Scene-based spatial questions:
+ + +

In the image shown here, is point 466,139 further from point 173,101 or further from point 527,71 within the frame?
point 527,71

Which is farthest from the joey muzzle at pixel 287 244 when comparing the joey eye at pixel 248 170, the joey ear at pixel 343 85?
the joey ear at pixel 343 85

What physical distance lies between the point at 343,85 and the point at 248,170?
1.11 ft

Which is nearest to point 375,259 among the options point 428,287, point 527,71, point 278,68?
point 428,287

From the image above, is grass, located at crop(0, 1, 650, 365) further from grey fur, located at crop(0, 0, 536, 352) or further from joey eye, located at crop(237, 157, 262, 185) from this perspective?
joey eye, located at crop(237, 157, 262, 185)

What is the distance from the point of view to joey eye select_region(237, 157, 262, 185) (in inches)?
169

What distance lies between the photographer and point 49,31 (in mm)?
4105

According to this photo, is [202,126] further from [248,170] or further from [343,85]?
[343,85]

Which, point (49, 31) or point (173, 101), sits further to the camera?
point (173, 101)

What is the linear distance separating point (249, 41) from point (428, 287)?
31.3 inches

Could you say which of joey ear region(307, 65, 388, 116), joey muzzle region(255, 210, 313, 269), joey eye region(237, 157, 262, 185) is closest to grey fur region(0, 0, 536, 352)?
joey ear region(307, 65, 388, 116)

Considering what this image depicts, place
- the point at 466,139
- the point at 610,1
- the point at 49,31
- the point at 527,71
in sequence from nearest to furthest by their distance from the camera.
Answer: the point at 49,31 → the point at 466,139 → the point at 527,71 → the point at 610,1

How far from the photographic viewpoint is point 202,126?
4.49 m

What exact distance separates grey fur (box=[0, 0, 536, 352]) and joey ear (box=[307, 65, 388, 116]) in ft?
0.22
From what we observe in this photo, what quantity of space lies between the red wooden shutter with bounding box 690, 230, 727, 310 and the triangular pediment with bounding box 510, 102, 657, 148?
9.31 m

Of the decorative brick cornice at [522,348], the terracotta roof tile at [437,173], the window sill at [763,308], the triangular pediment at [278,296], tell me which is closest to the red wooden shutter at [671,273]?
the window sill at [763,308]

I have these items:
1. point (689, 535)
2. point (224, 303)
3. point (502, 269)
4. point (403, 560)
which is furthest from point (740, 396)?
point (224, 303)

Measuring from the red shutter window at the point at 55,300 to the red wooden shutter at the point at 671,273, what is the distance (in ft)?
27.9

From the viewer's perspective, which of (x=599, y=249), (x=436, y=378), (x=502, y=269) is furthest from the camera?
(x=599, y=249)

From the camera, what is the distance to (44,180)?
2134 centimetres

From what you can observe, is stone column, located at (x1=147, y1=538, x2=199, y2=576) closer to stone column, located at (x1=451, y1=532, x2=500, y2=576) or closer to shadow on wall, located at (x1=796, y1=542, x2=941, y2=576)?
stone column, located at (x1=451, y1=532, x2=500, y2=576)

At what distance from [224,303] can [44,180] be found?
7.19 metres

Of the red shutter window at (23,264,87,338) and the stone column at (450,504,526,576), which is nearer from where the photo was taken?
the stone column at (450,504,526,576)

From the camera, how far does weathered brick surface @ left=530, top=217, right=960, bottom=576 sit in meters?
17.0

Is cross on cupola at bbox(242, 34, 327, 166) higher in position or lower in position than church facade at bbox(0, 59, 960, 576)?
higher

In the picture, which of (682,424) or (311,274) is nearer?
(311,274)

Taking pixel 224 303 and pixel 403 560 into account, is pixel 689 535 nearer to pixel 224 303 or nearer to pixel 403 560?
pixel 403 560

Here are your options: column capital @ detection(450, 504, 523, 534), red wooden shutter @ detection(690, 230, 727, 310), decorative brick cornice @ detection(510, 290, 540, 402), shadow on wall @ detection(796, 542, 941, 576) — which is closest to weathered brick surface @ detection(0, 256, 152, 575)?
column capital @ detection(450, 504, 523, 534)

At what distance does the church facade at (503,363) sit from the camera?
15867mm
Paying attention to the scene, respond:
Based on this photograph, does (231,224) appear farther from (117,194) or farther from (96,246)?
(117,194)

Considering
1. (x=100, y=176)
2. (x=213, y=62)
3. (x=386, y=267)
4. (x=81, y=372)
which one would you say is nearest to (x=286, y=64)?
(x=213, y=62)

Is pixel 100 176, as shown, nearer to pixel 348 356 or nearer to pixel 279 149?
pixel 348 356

+ + +

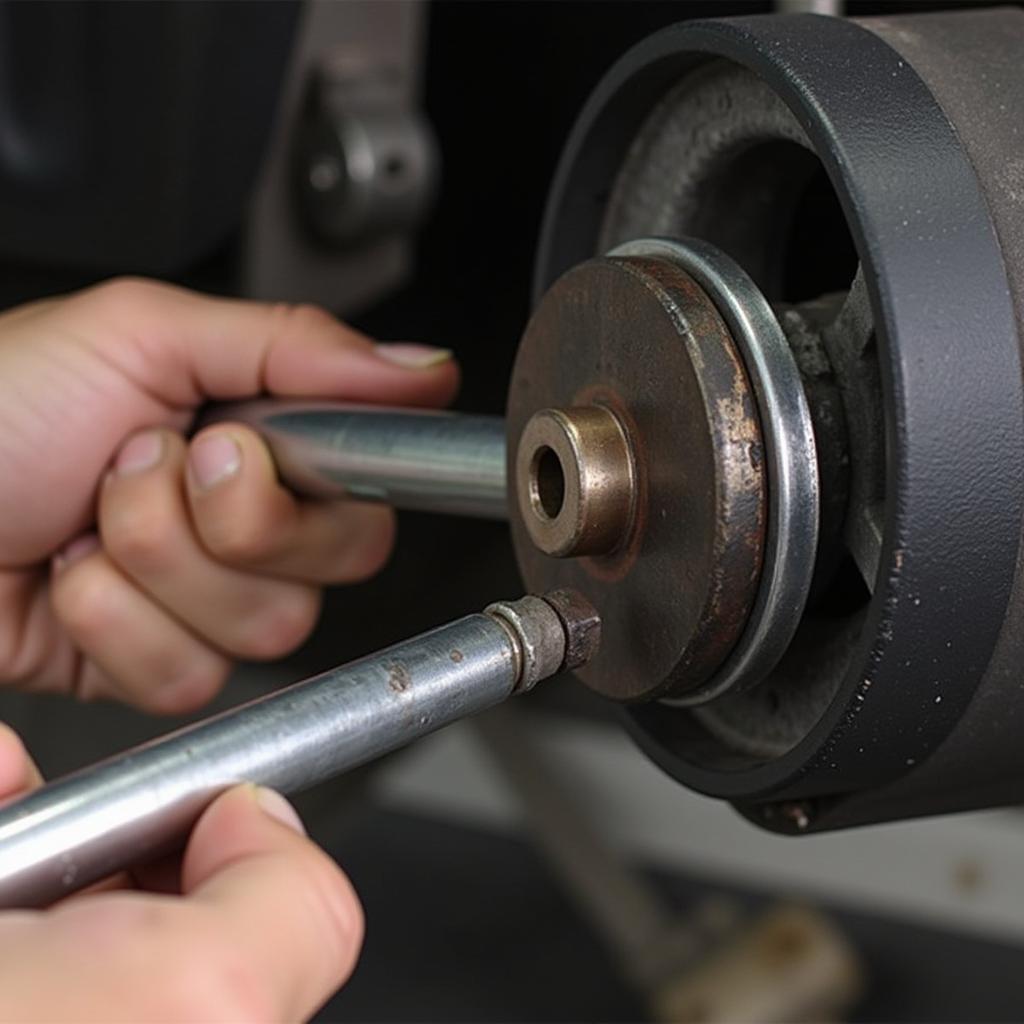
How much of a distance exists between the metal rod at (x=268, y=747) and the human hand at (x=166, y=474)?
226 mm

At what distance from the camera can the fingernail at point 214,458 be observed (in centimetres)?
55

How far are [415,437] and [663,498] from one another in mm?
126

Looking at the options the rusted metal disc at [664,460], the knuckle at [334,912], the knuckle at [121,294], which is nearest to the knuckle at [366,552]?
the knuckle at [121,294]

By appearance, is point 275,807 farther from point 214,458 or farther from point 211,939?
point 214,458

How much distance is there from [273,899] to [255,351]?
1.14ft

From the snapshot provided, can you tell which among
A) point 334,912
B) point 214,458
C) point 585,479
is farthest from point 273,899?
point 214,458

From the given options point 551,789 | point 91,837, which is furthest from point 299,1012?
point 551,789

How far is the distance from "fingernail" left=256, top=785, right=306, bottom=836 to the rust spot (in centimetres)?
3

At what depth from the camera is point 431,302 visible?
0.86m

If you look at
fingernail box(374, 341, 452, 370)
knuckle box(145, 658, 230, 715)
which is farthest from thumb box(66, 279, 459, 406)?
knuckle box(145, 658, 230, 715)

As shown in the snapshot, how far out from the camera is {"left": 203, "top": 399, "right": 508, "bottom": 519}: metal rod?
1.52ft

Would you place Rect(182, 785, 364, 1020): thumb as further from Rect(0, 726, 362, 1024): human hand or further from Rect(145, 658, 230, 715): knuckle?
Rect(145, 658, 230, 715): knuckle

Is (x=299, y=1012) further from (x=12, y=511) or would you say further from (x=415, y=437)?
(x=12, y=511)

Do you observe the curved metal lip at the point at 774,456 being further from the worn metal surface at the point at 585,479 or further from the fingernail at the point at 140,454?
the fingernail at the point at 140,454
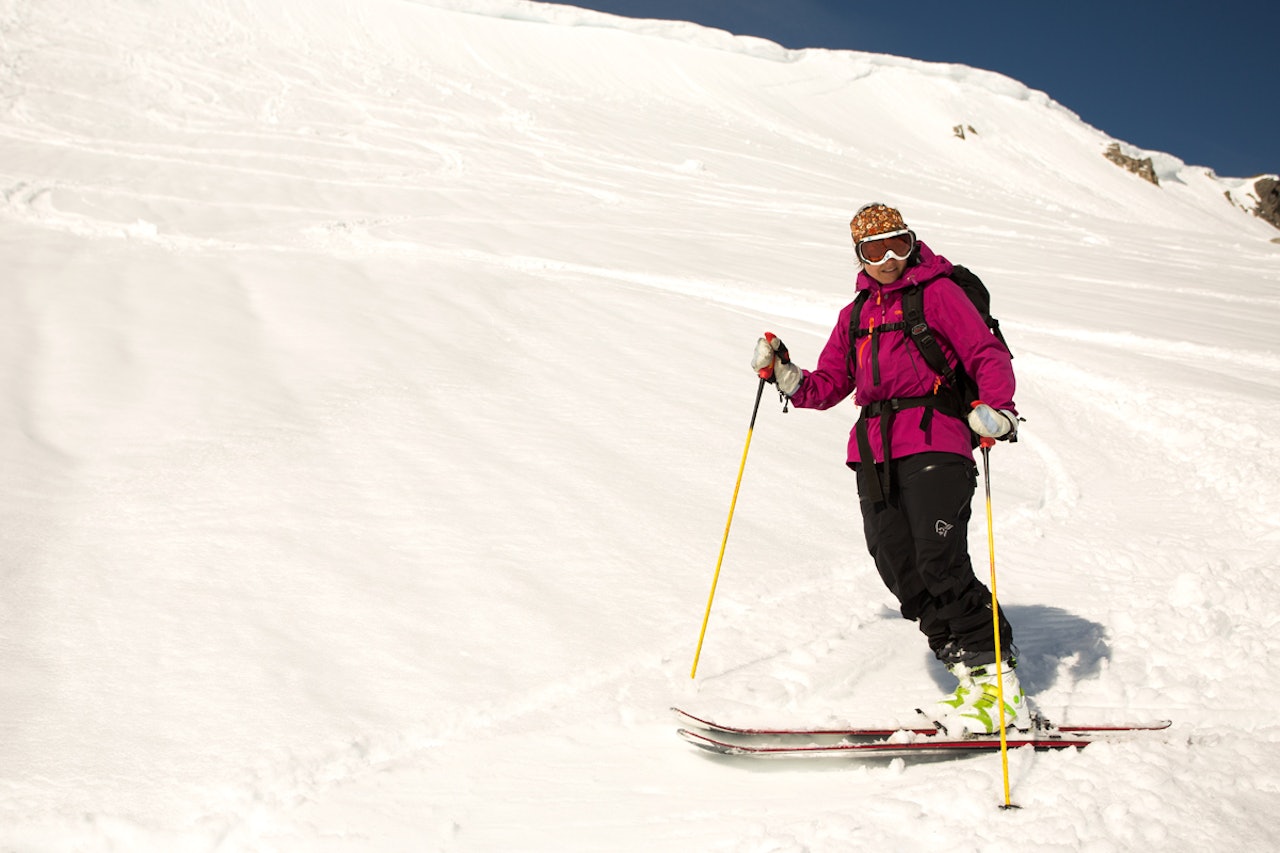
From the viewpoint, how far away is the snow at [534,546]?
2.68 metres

+ + +

EXERCISE DETAILS
Count the lines in the records that contain the word "much". Reply with the number alone.

RESPONSE TO THIS EXERCISE
2